Optimize slow query that uses a high amount of temporary disk space to find relations #191

michalc · 2025-01-18T08:31:15Z

Problem

The macro postgres_get_relations in relations.sql was extremely slow and used an extremely high amount of temporary disk space on a system with high numbers of schemas, tables, and dependencies between database objects (rows in pg_depend). Slow to the point of not completing in 50 minutes and using more than 160GB disk space (at which point PostgreSQL ran out of disk space and aborted the query).

Solution

The solution here optimises the query and so it runs in ~500ms on my system. It does this by being heavily inspired by the definition of information_schema.view_table_usage, and specifically:

Stripping out CTEs that can be optimisation blockers, often by causing CTEs to be materialised to disk (especially in older PostgreSQL, but I suspect in recent too in some cases).
Removing unnecessary filtering on relkind: going via pg_rewrite (or rather, the equivalent row on pg_depend) is equivalent to that
Avoiding sequential scans on any table by structuring joins/where clause to leverage indexes, especially on pg_depend
Removing unnecessary filtering out system catalog tables from dependents (they are excluded by the remaining filters on referenced tables).

◆ **Activities**
(1) Decide whether each statement below agrees with the query-optimization text. Answer yes or no for each, and quote the exact words from the text that settle it.
(a) Before the change, the query finished, but it took about 50 minutes.
(b) On the author's system, the optimized query runs in roughly 500 ms.
(c) The fix adds extra filtering on relkind.
(2) Resume the query-optimization text right after its final sentence and write a short next section in the same voice.

◆ **Excerpted records**
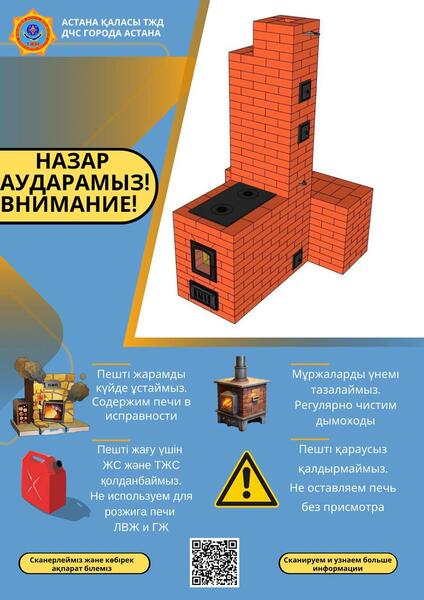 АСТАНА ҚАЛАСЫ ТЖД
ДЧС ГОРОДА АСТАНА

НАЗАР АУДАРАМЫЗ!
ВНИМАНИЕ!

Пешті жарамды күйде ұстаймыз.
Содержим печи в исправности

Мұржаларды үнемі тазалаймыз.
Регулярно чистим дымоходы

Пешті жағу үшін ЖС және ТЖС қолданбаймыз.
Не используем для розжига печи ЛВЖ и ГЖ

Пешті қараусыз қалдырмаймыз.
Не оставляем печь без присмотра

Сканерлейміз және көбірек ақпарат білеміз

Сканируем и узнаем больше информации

◆ **Per-task outputs**
(1)
(a) No: "Slow to the point of not completing in 50 minutes"
(b) Yes: "it runs in ~500ms on my system"
(c) No: "Removing unnecessary filtering on relkind"

(2)
Not having select distinct ... from pg_depend in the innards of the query, and instead having a top level select distinct - on my system this saved over 45 seconds.
Excluding self-relations that depend on themselves by using oid rather than using the names of tables and schemas.

I suspect this is also more robust because oids I think can be repeated between system tables, and so when querying pg_depend filtering on classid and refclassid is required (and I think also means indexes are better leveraged).

Comparing calls to explain it reduces the largest "rows" value from 5,284,141,410,595,979 (over five quadrillion) to 219 and the actual run time from never completing within 50 minutes (because it used all of the 160GB available) to completing in ~500ms.

It also has some style/naming changes:

Using a distinct on the top level rather than a group by for clarity (performance seemed the same in my case).
Flips the definition of "referenced" and "dependent" in the query to match both the definitions in pg_depend, and the code at

dbt-postgres/dbt/adapters/postgres/impl.py

Line 113 in 05f0337

for dep_schema, dep_name, refed_schema, refed_name in table:
Re-orders the join to I think a slightly clearer order that "flows" from views-> the linking table (pg_depend) to the tables referenced in the views.
Lowers the abstraction/indirection levels in naming/aliases, using names closer to the PostgreSQL catalog tables - this made it easier to write and understand, and so I suspect easier to make changes in future (I found I had to keep in mind the PostgreSQL definitions more than the output of the query when making changes).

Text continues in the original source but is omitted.